Vuoi una AI (Intelligenza Artificiale) o un Assistente Virtuale Intelligente che si basa su chatGPT perché hai capito che è fondamentale per il tuo business?
Certamente una AI di alto livello migliorerà i risultati complessivi della tua azienda.
Non integrarne una nei processi di business significherà perdere terreno già nel breve periodo rispetto ai concorrenti, anche più piccoli, che la utilizzeranno.
chatGPT sta facendo un lavoro gigantesco nel far capire cosa si può fare con l’AI e dove è arrivata oggi, ma non è (ancora) lo strumento su cui basare l’Assistente Virtuale della tua azienda.
Vediamo insieme perché nel resto dell’articolo e quali alternative puoi trovare.
Premesse
Per meglio di capire la natura dei limiti dell’uso aziendale di chatGPT dobbiamo prima approfondire:
- cosa sa e cosa non sa
- come adattarlo alla nostra azienda
Cosa è e cosa sa
1. chatGPT è un chatbot di OpenAI basato sul motore generativo GPT-3 (userò questa versione semplificata, al posto di GPT-3.5, talvolta usata)
ovvero, per dirla in parole semplici
è un derivato, specializzato per un dialogo, di un più generale modello di linguaggio, orientato alla generazione di testi.
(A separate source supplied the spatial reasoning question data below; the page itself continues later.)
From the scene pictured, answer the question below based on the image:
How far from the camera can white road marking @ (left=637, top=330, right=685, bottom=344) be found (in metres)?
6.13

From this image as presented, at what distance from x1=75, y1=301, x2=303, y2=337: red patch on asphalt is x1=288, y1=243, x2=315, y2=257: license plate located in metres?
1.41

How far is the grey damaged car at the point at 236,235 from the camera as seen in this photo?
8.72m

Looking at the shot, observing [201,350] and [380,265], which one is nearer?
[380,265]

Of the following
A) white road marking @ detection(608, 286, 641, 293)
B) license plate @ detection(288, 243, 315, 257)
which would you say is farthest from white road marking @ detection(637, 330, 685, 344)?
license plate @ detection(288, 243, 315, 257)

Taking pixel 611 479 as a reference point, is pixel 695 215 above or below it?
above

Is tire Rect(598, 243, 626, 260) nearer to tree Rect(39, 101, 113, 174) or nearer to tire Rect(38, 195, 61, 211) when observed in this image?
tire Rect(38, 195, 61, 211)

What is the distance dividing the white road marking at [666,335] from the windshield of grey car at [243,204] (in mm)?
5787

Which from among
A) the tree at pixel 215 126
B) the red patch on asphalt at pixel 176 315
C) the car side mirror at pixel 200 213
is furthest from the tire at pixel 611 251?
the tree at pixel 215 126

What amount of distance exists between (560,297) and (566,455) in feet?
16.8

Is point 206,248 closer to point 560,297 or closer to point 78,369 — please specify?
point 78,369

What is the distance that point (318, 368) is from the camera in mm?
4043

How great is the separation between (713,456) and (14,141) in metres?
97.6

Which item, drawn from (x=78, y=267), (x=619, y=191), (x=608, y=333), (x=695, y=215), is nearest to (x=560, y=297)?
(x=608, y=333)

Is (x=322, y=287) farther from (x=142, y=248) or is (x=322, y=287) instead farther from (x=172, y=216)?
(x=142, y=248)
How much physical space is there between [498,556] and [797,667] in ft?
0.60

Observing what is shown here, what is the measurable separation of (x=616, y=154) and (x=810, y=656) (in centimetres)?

GPT-3 è stato addestrato, (con una enormità di frasi corrispondente a quasi 3 milioni di libri di circa 250 pagine), ad identificare:
- parole oscurate nella frase corrente
- la più probabile frase successiva a quella corrente, tra un insieme di candidati
Tradotto in italiano, questo ci dice che:
- ha imparato relazioni ed analogie verbali e tra frasi, possiede una sorta di conoscenza enciclopedica, ma “solo” per associazione, per concetti simili
- non capisce nulla, anche se sembra che capisca e la sua conoscenza non è strutturata, non ricorda dati come ci hanno abituati i database o anche solo i fogli di calcolo
È come un bambino in età prescolare: sa, ma non sa cosa sa e perché lo sa e, spesso, fa confusione perché certi concetti sono più grossi di lui.
In realtà l’esempio è sfavorevole:
- al bambino, perché in molti casi effettivamente un bambino, pur piccolo, capisce
- al modello di AI perché ha una base di conoscenza più estesa (infatti apparentemente “sa” tutto)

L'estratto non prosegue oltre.